Manicules are windows into people’s relationships with their books and texts.  Time was taken to read the passage, react to it and record or reference it by hand on the page, which makes sense given the tremendous amount of work, time and expense it once took to get a book into your hands. Keith Houston, author of Shady Characters, observed readers’ investment and attachment to their books was quite unlike the modern day consumer. “It was second nature for a book’s owner to brand it, to annotate and embellish it as they read; to underline pithy phrases and fill the margins with notes.”[4] Indeed, the manicule isn’t really a punctuation mark, something put in by the author for grammatical structural or clarity. Rather, it’s a reader’s mark indicating something to that person – something that could be wholly mysterious, banal, or unimportant to me or you.

doctors-dispensary_page1_watermarked

One past owner of our 1657 copy of The Doctor’s Dispensary found many points of interest in the book. Its pages are littered with marginal notes, underlining and manicules. This reader’s manicules are fairly simple, though they do include a cuff –or possibly a sleeve or an arm- while some examples can have long sleeves that drip down to mark the end of the passage of notable text, complete with shading on the clothing or secondary digits pointing things out as well.

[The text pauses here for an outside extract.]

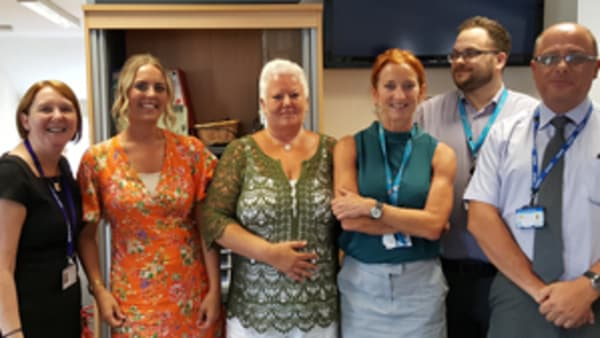A group of staff from the Bromley IAPT service stands with CEO helen mackay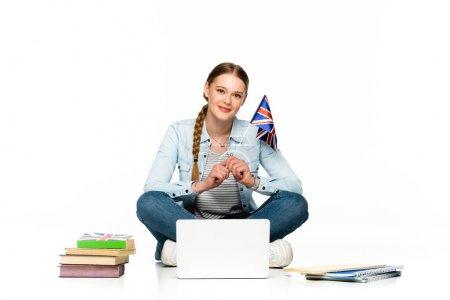 Photo pour Une jeune fille souriante assise sur le sol avec son ordinateur portable, ses livres et ses cahiers et tenant son drapeau isolé sur un blanc - image libre de droit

As intellectual and cultural knowledge fairly exploded during the Renaissance, ink flowed from readers marking up their books. Then came the world-altering printing press from Johannes Gutenberg in 1440 in Mainz, Germany. Readers continued to annotate their printed books just as they had their handwritten ones; and printed manicules joined the handwritten ones on the page.[5] Printers inserted in-line manicules that indicated authorial notations that were not the readers’ own commentary, subtly (or not) guiding a reader to the ‘correct’ interpretation of the work. Printed manicules became more prominent as authors and publishers took advantage of a means to protect the integrity of their work. The manicule drawn in by hand more or less died out by the 19th century.

berengario_anatomiacarpi_1535_manicule-marginalia1_watermark

The mark lived on in its printed form and got almost annoyingly ubiquitous by the end of the 19th century. Manicules were a bread and butter symbol for advertising typography where they literally pointed the way to headlines, punchlines, venues and notable names.[6] They were even on gravestones, pointing the way to heaven.[7]

manicule-on-a-va-gravestone

This gravestone photo from a Virginia cemetery was snapped by literature professor and medievalist Jonathan Hsy of George Washington University.

The public visually overdosed on the manicule as this point and it fell from such frequent (over)use. The manicule is definitely still around though; on returned envelopes from the US postal service, in design products seeking to impart a vintage flare and in directional signage. And of course in the newest frontier of information and communication; the digital screen where the computer’s cursor was, and sometimes still is, a hand pointing the way.

cursor-hand_freeclipart

References

[1] Sherman, William H. Towards a History of the Manicule, 2005. Accessed November 22, 2016.

[2] McPharlin, Paul. Roman numerals, typographic leaves and pointing hands: some notes on their origin, history and contemporary use. New York: Typophiles, 1942. 47.

[3] Sherman, William H. Towards a History of the Manicule, 2005. Accessed November 22, 2016.

[4] Houston, Keith. Shady Characters: The Secret Life of Punctuation, Symbols & Other Typographic Marks. New York: W.W. Norton & Company, 2013. 170.

[5] Houston, Shady Characters. 178.

[6] Palmer & Rey. Palmer & Rey’s Type Specimen Book. San Francisco: Palmer & Rey, 1887.

[7] McPharlin, Roman numerals, 1942. 65.